I’m tired of being asked to pretend I’m not tired, and grateful to step outside of the noise of the moment long enough to remember why. I know I’m not alone in this; most people I care about and speak to regularly feel the same. This weekend, in the name of rest, I am glad to be afforded an opportunity to observe the relentless pace of the machine so vast and intricately connected to most of what passes for day-to-day that it might easily go unremarked, and in the name of healing, I’m grateful for the chance to notice certain injuries — my own and others — that might otherwise go unobserved, and in the name of life, to acknowledge the dead and the dying, and in the name of honor to acknowledge a call to act. It’s not a capital-C Call, although such a thing would certainly be gratifying to my ego. It’s a multiplicity of calls, from a multiplicity of lives, and I can start at any given moment, any time of day, to answer. Responses may be equally varied, and they will rarely be glorious. Here a hand, here a first-aid kit, here an invitation to share a meal. Here an off-color joke at a time when gallows humor is all that will do; here is a blanket, here is a shower, here is a toilet, here is a hand. Please ignore the untrimmed fingernails. Here’s a mug of coffee, here’s a chair, here’s a blanket for your lap. Come here, sit down, stay awhile. I have nothing to offer but the silence of this shared space between us.

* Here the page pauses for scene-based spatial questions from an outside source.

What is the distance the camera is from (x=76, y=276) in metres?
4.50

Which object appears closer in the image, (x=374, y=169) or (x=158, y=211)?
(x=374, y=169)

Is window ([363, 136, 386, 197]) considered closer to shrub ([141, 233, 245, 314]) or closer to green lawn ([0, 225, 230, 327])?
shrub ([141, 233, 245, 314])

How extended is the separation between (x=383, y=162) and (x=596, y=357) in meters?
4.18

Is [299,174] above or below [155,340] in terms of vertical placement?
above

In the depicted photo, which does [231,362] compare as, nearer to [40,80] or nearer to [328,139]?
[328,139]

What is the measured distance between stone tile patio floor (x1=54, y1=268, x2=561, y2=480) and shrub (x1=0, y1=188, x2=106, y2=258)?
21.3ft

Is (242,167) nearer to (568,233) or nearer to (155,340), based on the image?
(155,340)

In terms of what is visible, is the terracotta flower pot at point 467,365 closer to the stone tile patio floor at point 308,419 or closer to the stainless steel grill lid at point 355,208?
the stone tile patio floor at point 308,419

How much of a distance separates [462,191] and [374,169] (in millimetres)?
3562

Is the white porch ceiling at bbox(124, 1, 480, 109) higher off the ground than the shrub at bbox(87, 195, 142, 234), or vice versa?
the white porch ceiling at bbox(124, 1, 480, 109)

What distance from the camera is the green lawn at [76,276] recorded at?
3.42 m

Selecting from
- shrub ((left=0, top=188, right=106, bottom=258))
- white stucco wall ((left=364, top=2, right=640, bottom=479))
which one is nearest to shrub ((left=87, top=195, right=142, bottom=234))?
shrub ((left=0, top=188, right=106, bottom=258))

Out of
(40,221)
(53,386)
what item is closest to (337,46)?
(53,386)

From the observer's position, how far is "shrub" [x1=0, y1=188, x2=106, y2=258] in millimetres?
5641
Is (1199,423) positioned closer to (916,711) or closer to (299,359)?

In the book of Revelation, when a war breaks out in heaven, Michael and the angels battle the dragon. In the folk version of this story, the voice of Lucifer shouts back, “I will not serve.”  The voice, sometimes called Lucifer, sometimes Satan, but always representative of the great Deceiver of the world, embodies an unwillingness to submit.  And Michael, leading the angels responds, “I will serve.” The Latin word Serviam is one I learned early from the Ursuline nuns of my high school. When the church leaders were waxing authoritatively about Doctrine and Salvation and Heaven and Hell, the nuns and laypeople I admired were embodying the proclamation of Michael. “Serviam,” was something they rarely said aloud. Instead of speaking or proclaiming, professing or pretending to have some elite access to the elite kingdom of capital-S Salvation, they were doing the daily acts of service and saving, one hungry mouth, one deathbed, and one new package of diapers at a time.

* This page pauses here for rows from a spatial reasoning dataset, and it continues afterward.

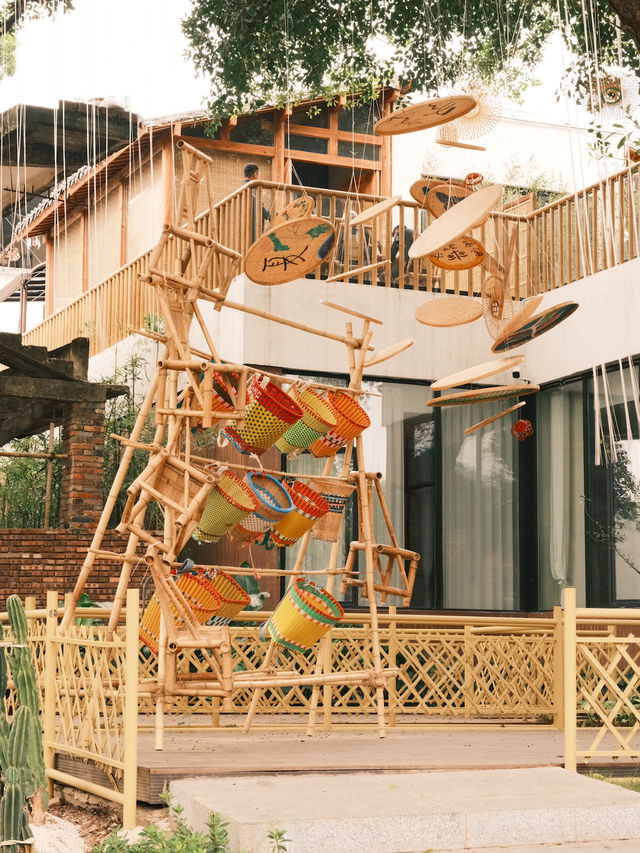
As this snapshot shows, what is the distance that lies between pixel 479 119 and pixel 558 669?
406cm

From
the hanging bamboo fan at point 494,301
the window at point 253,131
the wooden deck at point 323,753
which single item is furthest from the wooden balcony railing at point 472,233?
the wooden deck at point 323,753

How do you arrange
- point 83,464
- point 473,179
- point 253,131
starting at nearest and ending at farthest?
1. point 473,179
2. point 83,464
3. point 253,131

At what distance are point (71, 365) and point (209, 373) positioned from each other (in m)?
6.50

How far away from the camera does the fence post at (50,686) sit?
616 centimetres

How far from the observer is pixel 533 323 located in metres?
7.68

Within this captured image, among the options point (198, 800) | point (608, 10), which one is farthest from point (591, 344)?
point (198, 800)

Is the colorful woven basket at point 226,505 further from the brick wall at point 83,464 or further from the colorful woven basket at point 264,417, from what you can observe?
the brick wall at point 83,464

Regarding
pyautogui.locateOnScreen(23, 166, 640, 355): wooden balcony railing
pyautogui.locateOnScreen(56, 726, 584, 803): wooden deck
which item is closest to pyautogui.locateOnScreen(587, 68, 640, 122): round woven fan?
pyautogui.locateOnScreen(23, 166, 640, 355): wooden balcony railing

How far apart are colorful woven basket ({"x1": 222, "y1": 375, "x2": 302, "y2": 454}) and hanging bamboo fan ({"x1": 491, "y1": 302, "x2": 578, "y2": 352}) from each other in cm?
175

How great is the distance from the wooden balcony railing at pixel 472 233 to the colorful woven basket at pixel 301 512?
483 centimetres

I pray for the wisdom, whenever thoughts of Healing and Recovery arise — which, given the times, should be as often as possible, and Courage, too — that I may remember the service of these early teachers, and also of countless others who gave their lives quietly and with surrender to something much larger than themselves which they knew better than to try to name. They did not shout, they did not run; they did not turn their faces from destruction. They simply looked the dragon in its gaping maw and announced allegiance to another order, each with the quiet conviction of one who refuses to abandon the urgency of real needs for the convenience of pretend answers.

It’s almost too much to bear, but so is knowing that one day I will die and so will everyone I love.  If what happens between this moment and that one is Spirit, I’ll be here waiting for a visit and tending to calls for as long as I can muster the courage to listen. In these quiet spaces of mess and disorder, of seeming chaos and constant loss, in chorus with the living and the dead, good company waits, bearing no title, no badge, and without the pretense of being able to fix anything. It is blindingly bright.